# Task brief:
List every person the forum thread on gun disarming mentions by full name, leaving out the forum users who wrote the posts. Give any alias next to the name it belongs to.

# Supplied text:
(begin)

# Gun Disarming



## jayyo (Jan 29, 2004)

Well i guess this is the best place to ask this question!

Out of the groups or people out there teaching gun disarms, who would you  recommended?   

Thanks
Jayyo


----------



## theletch1 (Jan 29, 2004)

Robert B. MacEwen in New York.  Teaches Nihon Goshin Aikido and instructs the FBI in gun defense and disarms.  I've done a seminar with him and he is very good at what he does.  His hand speed is amazing.


----------



## Black Bear (Jan 29, 2004)

On the whole, TRS publishes trash, but they have a good gun strip series. The only goofy thing about them is that they hold their hands way out HERE *mimes it* instead of as close to the gun as possible while maintaining a nonviolent, feigning-fear posture. 

Tony Blauer is always good for street but only teaches gun defense to LEO. 

Kelly McCann (aka Jim Grover) has some good stuff too.


----------



## jayyo (Jan 29, 2004)

What about Krav maga, haganah, systema, etc...?


----------



## Black Bear (Jan 29, 2004)

Krav maga differs widely in quality from one place to another. I'm thinking that if you're in the US it might not be the greatest. Some people were complaining that in their "line of fire" video series the disarms brought the user through the line of fire. I didn't remember any such thing, but it was a very long time since I saw them. 

I don't know Haganah. 

Systema refers to a variety of Russian MA. Probably you're thinking of Systema Ryabko as taught by Vlad Vasiliev and his students. I trained with Vlad briefly. Great man. It's wonderful, funky fun stuff, and Vlad can do it, but I don't fully trust it. It's also harder to acquire for most martial artists than other gun defense tactics. Very subtle. 

I would certainly not train Systema from a video. It has a very unique "felt sense" that must be acquired firsthand. If you have a school in your area, lucky you. I'd at least check it out.


----------



## kenpo12 (Jan 29, 2004)

(end)

# Stored records:
(begin)

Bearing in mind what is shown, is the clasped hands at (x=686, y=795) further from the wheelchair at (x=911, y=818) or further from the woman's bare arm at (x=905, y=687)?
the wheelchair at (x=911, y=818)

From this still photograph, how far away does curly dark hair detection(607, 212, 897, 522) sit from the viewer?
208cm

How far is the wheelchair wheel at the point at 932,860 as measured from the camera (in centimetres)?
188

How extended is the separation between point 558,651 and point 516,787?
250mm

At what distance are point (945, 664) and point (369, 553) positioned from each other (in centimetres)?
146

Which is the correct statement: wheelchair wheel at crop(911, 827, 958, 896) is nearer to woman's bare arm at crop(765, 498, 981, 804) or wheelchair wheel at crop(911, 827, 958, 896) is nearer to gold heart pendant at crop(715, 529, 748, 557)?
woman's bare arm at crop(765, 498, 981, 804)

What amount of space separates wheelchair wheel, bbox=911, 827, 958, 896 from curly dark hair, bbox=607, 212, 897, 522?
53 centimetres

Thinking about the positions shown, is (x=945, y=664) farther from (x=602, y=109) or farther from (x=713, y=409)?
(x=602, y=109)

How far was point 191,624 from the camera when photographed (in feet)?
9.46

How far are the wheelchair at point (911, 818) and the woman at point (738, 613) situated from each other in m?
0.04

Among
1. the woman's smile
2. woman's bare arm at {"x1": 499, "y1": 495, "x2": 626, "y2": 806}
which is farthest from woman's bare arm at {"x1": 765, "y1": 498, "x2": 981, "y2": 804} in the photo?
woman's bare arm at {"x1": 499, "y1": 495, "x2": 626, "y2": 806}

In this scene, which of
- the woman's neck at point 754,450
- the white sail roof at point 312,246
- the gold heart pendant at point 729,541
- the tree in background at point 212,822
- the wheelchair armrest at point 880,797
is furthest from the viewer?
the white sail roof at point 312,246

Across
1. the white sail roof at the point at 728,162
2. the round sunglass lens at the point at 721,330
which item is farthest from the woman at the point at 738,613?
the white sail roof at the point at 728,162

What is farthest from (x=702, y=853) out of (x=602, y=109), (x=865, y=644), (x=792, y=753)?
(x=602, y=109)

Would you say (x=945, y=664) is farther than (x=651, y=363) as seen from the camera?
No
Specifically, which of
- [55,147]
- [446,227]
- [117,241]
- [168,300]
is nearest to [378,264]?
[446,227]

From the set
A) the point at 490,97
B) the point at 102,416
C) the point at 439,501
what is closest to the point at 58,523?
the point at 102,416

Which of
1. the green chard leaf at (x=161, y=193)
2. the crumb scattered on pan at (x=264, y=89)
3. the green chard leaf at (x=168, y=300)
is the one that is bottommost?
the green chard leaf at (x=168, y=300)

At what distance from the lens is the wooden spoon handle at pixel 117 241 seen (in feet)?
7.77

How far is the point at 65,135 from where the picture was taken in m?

(end)

# Response:
- Robert B. MacEwen
- Tony Blauer
- Kelly McCann (aka Jim Grover)
- Vlad Vasiliev